PROBLEM DETAILS> Repeat only the lines below from the one that contains "What amount of" through the final line, exactly. Omit pictures.

PROVIDED INFORMATION>

-------------------------

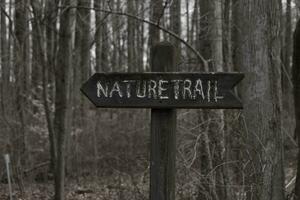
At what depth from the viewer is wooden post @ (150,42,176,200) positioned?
3699 mm

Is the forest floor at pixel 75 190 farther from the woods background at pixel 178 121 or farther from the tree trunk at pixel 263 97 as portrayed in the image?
the tree trunk at pixel 263 97

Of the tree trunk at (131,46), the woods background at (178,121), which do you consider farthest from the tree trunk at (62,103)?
the tree trunk at (131,46)

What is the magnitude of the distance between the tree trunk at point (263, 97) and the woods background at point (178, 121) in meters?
0.01

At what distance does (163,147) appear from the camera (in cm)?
372

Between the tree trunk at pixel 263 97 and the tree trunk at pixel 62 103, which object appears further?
the tree trunk at pixel 62 103

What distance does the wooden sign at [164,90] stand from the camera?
354cm

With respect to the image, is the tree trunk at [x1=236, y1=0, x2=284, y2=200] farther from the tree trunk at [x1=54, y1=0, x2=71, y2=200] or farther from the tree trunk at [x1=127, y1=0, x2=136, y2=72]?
the tree trunk at [x1=127, y1=0, x2=136, y2=72]

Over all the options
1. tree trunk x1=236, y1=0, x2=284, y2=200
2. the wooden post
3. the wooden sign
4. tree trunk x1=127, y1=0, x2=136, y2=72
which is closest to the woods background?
tree trunk x1=236, y1=0, x2=284, y2=200

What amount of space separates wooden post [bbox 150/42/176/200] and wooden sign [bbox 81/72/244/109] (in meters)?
0.14

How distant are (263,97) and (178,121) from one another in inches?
111

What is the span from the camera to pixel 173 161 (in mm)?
3744

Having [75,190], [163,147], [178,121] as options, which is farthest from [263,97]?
[75,190]

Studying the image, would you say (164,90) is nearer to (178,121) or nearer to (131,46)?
(178,121)

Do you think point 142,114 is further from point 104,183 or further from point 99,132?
point 104,183
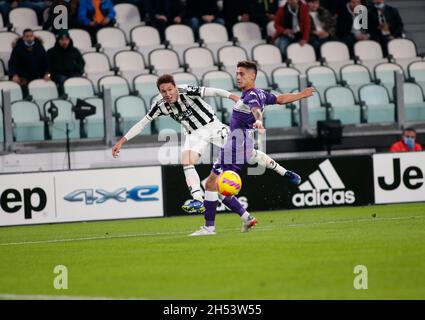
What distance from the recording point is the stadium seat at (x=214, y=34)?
2467 centimetres

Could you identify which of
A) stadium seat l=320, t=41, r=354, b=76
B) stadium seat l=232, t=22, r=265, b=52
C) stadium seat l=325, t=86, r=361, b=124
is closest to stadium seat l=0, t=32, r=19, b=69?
stadium seat l=232, t=22, r=265, b=52

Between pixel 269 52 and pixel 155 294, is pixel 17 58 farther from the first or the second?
pixel 155 294

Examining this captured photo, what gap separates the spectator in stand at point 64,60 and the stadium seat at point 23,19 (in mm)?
1653

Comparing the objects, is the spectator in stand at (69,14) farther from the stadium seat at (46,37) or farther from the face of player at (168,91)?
the face of player at (168,91)

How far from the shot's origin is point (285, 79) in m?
23.1

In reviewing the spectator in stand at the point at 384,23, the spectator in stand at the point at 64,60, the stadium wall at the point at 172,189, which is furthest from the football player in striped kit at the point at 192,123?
the spectator in stand at the point at 384,23

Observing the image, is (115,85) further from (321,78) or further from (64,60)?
(321,78)

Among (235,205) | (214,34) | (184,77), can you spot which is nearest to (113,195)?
(184,77)

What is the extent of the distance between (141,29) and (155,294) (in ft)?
48.9

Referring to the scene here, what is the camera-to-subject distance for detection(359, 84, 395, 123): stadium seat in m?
23.2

-------------------------

TASK RESULT>
What amount of space separates wooden post [bbox 150/42/176/200] and wooden sign [bbox 81/72/244/109] (in meters)?
0.14

How distant are (263,97) and (178,121) from one another in inches?
111

What is the span from the camera to pixel 173 161 (in mm)?
3744

Having [75,190], [163,147], [178,121] as options, which is farthest from [263,97]?
[75,190]

Studying the image, would you say (164,90) is nearer to (178,121) or nearer to (131,46)?
(178,121)

Do you think point 142,114 is further from point 104,183 or further from point 99,132?
point 104,183
What distance from the recording point is the stadium seat at (x=214, y=34)?
2467 centimetres

Could you identify which of
A) stadium seat l=320, t=41, r=354, b=76
B) stadium seat l=232, t=22, r=265, b=52
C) stadium seat l=325, t=86, r=361, b=124
is closest to stadium seat l=0, t=32, r=19, b=69?
stadium seat l=232, t=22, r=265, b=52

Between pixel 269 52 and pixel 155 294, is pixel 17 58 farther from the first or the second?
pixel 155 294

Examining this captured photo, what gap separates the spectator in stand at point 64,60 and the stadium seat at point 23,19 (in mm)?
1653

Comparing the objects, is the spectator in stand at (69,14) farther from the stadium seat at (46,37) or farther from the face of player at (168,91)?
the face of player at (168,91)

How far from the shot's origin is point (285, 79) in m?
23.1

In reviewing the spectator in stand at the point at 384,23, the spectator in stand at the point at 64,60, the stadium wall at the point at 172,189, which is furthest from the football player in striped kit at the point at 192,123?
the spectator in stand at the point at 384,23

Observing the image, is (115,85) further from (321,78) or further from (64,60)?
(321,78)

Among (235,205) | (214,34) | (184,77), can you spot which is nearest to (113,195)?
(184,77)

What is the extent of the distance between (141,29) and (155,294) (in ft)?
48.9

Referring to the scene here, what is the camera-to-subject distance for detection(359, 84, 395, 123): stadium seat in m?
23.2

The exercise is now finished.